Наспех приняв душ и переодевшись в чистую одежду, возвращаюсь на кухню, где уже накрыт стол.
– Кофе или чай?
– Я буду кофе. Но ты сиди, мам, я сам сделаю, – останавливаю ее за мгновение до того, как она снова начнет хлопотать вокруг меня.
Пока кофемашина плюется в чашку тонкими струйками американо, рассеянно смотрю в окно, внезапно думая о том, проснулась ли Рита. Она мне приснилась сегодня. Точнее, не она, а ее молочное бедро в разрезе юбки. Встал с каменным стояком между ног и потом все утро старательно отгонял мысли о ней. А сейчас чуть ослабил защиту – она снова перед глазами. И мама тоже, интуитивно (как все мамы) чувствуя мою слабость, тут же атакует меня со спины.
– Расскажи мне об этой девочке, Рите, – просит она будто бы невзначай. – Вы вчера нам такой сюрприз устроили. Отец весь вечер бубнил, что она тебе не пара.
– Да нечего там рассказывать, – отвечаю небрежно. – Познакомились, понравились друг другу, теперь общаемся.
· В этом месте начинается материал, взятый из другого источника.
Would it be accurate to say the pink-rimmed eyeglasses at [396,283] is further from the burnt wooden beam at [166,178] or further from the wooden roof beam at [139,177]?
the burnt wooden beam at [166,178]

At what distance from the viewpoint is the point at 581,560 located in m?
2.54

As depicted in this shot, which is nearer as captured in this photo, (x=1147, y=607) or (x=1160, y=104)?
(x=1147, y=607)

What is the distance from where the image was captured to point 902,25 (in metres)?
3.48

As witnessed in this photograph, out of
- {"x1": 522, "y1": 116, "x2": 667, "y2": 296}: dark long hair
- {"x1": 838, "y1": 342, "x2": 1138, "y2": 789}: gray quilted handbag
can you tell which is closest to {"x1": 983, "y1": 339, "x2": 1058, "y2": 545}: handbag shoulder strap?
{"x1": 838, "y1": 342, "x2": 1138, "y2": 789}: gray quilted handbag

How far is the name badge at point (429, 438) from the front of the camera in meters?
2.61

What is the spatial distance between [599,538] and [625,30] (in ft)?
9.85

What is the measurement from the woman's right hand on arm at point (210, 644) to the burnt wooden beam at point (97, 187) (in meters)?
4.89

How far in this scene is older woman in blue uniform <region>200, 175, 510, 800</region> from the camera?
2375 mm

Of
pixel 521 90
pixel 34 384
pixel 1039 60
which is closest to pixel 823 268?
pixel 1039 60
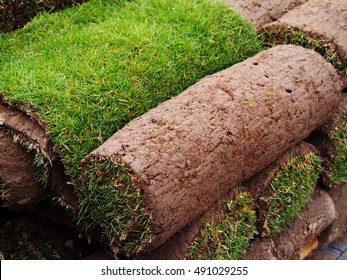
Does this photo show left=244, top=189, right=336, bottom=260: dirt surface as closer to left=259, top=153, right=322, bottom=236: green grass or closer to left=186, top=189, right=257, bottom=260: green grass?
left=259, top=153, right=322, bottom=236: green grass

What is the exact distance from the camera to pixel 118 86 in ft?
9.07

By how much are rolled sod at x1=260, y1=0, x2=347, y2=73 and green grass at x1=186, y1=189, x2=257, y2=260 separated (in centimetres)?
95

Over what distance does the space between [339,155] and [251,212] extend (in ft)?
2.43

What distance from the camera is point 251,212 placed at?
2906 mm

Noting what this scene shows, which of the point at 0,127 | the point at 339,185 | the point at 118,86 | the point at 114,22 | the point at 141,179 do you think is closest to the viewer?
the point at 141,179

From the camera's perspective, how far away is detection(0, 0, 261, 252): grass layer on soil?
2.58 meters

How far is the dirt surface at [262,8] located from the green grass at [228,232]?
113 cm

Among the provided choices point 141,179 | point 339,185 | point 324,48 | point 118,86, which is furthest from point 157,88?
point 339,185

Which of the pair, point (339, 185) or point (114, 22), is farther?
point (339, 185)

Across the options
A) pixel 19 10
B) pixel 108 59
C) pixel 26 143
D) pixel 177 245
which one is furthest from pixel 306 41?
pixel 26 143

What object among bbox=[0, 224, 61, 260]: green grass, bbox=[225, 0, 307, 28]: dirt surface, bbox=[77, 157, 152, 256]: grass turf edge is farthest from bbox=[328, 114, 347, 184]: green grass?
bbox=[0, 224, 61, 260]: green grass

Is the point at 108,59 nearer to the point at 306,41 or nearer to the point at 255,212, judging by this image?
the point at 255,212

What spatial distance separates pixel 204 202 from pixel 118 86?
65cm

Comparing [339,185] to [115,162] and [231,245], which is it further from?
[115,162]
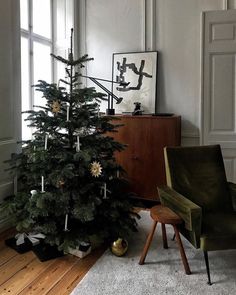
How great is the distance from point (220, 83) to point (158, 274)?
8.26 feet

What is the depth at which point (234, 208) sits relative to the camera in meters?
2.79

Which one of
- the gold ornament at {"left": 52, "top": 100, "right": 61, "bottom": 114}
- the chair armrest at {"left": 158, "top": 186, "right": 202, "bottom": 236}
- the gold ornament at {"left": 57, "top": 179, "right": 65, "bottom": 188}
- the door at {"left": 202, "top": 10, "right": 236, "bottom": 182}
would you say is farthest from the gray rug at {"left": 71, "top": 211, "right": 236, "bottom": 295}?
the door at {"left": 202, "top": 10, "right": 236, "bottom": 182}

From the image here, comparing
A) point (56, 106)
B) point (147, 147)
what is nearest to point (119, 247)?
point (56, 106)

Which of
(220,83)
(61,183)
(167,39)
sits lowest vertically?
(61,183)

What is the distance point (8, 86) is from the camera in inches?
128

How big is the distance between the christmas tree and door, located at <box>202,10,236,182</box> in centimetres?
165

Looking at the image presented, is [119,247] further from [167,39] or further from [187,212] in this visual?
[167,39]

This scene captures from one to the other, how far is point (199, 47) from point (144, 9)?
94 centimetres

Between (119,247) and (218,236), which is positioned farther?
(119,247)

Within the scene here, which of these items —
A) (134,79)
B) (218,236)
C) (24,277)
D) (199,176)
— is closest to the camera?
(218,236)

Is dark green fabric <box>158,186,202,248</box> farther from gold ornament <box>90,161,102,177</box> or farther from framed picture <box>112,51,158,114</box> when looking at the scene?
framed picture <box>112,51,158,114</box>

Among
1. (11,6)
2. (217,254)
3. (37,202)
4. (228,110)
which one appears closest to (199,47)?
(228,110)

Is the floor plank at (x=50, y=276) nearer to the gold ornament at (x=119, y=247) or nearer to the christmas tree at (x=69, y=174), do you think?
the christmas tree at (x=69, y=174)

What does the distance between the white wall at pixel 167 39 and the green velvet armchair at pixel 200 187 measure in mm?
1298
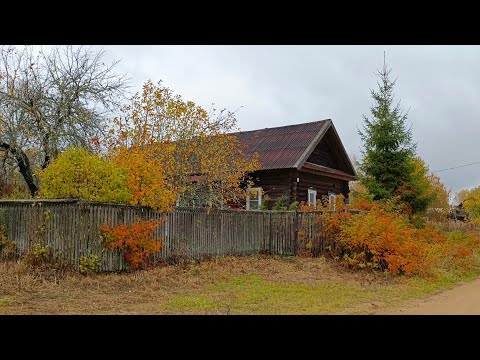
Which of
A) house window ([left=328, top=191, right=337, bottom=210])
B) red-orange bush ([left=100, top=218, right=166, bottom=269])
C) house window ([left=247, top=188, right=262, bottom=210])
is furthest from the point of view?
house window ([left=247, top=188, right=262, bottom=210])

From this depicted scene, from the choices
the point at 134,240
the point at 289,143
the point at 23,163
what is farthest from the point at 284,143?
the point at 134,240

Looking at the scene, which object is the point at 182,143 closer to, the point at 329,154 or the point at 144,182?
the point at 144,182

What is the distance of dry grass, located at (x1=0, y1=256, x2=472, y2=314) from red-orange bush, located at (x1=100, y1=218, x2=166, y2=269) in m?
0.47

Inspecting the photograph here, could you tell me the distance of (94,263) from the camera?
472 inches

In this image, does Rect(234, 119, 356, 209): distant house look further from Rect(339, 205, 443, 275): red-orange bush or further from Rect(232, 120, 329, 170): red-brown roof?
Rect(339, 205, 443, 275): red-orange bush

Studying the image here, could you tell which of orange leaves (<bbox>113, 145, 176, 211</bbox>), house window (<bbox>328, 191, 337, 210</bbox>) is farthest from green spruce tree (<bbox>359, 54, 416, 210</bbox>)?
orange leaves (<bbox>113, 145, 176, 211</bbox>)

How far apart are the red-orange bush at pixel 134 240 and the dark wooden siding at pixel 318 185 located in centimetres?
1272

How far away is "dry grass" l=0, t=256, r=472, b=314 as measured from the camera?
8.84m

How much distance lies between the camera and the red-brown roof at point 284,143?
24516mm

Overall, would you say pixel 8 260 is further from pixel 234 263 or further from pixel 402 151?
pixel 402 151

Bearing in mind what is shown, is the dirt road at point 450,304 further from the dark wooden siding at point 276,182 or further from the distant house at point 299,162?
the dark wooden siding at point 276,182

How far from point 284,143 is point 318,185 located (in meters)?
3.10

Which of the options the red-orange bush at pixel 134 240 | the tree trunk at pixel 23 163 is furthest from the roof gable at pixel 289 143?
the red-orange bush at pixel 134 240
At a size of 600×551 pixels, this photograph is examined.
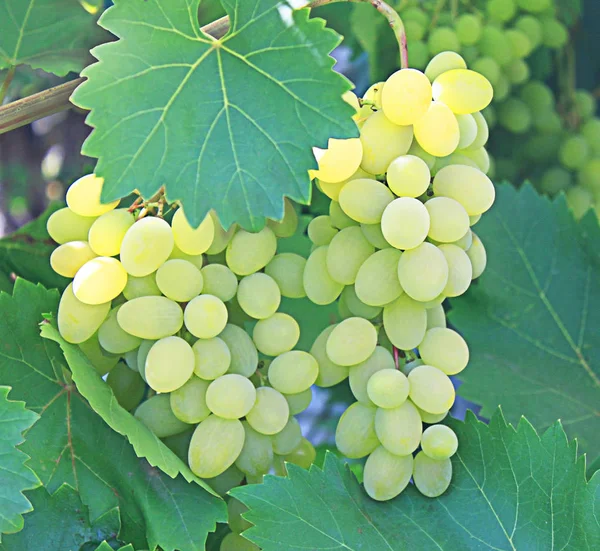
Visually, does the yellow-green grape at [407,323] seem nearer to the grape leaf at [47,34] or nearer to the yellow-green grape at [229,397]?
the yellow-green grape at [229,397]

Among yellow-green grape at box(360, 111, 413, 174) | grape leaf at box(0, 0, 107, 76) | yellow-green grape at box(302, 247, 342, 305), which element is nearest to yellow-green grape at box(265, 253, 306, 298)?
yellow-green grape at box(302, 247, 342, 305)

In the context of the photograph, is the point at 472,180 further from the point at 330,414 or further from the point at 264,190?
the point at 330,414

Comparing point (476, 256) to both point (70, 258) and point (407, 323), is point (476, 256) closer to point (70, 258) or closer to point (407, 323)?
point (407, 323)

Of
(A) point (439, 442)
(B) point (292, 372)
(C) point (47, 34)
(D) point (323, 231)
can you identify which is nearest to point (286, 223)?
(D) point (323, 231)

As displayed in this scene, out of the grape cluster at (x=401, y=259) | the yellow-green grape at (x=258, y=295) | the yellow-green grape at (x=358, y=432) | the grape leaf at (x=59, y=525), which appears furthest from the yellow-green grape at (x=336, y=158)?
the grape leaf at (x=59, y=525)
– Но ты так рьяно бросился к ней, стоило Воскресенскому попытаться ее с Мишей погулять отправить, – напоминает мама.
– А чего удивительного, мам? – с чашкой кофе в руках усаживаюсь за стол. – Я своим никогда не делился.
– А она, значит, твоя? – Мамины брови удивленно приподнимаются.
– Ты понимаешь, о чем я.
– Не очень. Я знаю, что у девушек ты пользуешься успехом, но не припомню, чтобы ты кем-то увлекался настолько, чтобы вот так демонстративно заявлять права. Еще и на глазах у всех нас.
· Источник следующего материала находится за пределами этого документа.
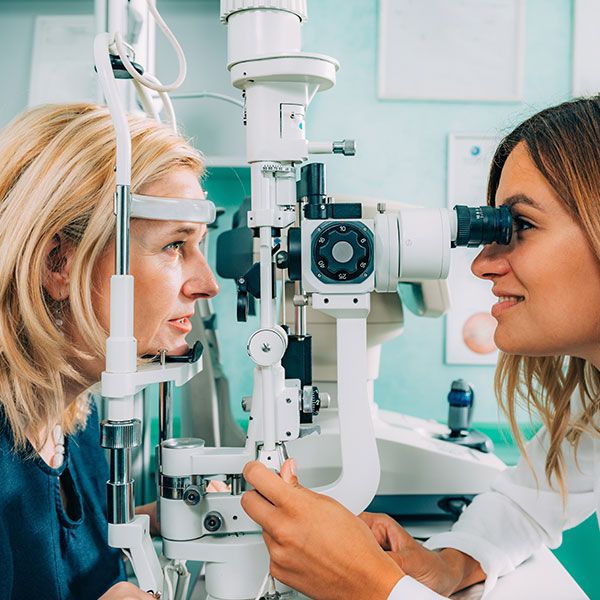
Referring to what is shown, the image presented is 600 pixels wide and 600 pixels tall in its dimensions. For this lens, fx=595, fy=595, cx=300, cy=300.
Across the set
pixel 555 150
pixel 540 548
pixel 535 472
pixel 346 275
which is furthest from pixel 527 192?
pixel 540 548

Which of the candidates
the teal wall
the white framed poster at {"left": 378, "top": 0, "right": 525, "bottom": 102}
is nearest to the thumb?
the teal wall

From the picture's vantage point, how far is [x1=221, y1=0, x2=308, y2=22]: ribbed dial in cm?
64

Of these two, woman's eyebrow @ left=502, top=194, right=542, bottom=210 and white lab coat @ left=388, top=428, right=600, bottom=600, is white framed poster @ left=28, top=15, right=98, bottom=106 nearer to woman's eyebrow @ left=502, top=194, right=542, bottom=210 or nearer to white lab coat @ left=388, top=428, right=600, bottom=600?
woman's eyebrow @ left=502, top=194, right=542, bottom=210

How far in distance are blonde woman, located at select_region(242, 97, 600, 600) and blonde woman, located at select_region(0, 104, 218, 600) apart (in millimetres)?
320

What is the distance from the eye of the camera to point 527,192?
829 mm

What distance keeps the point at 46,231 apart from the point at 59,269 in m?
0.06

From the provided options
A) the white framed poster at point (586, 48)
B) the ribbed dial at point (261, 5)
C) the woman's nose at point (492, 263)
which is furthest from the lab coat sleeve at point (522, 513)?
the white framed poster at point (586, 48)

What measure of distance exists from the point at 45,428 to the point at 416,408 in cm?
131

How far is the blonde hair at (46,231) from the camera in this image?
2.49ft

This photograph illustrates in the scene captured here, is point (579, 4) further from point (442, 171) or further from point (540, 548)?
point (540, 548)

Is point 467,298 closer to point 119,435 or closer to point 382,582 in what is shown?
point 382,582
– То есть считаешь, мне нужно было промолчать, чтобы моя девушка пошла в сад с Мишей? – От одной мысли о подобном развитии событий желудок очень неприятно скручивается.
– Никит, я ничего такого не считаю. Просто говорю, что ты нас всех вчера удивил. – Озадаченная моей бурной реакцией, мама бросает на меня изучающий взгляд, под которым я чувствую себя нашкодившим мальчишкой. – Знаю же, что тебе не терпелось обратно в Америку уехать, а тут раз – и девушка.
– А что изменилось? Рита знает, что моя жизнь и карьера в Штатах.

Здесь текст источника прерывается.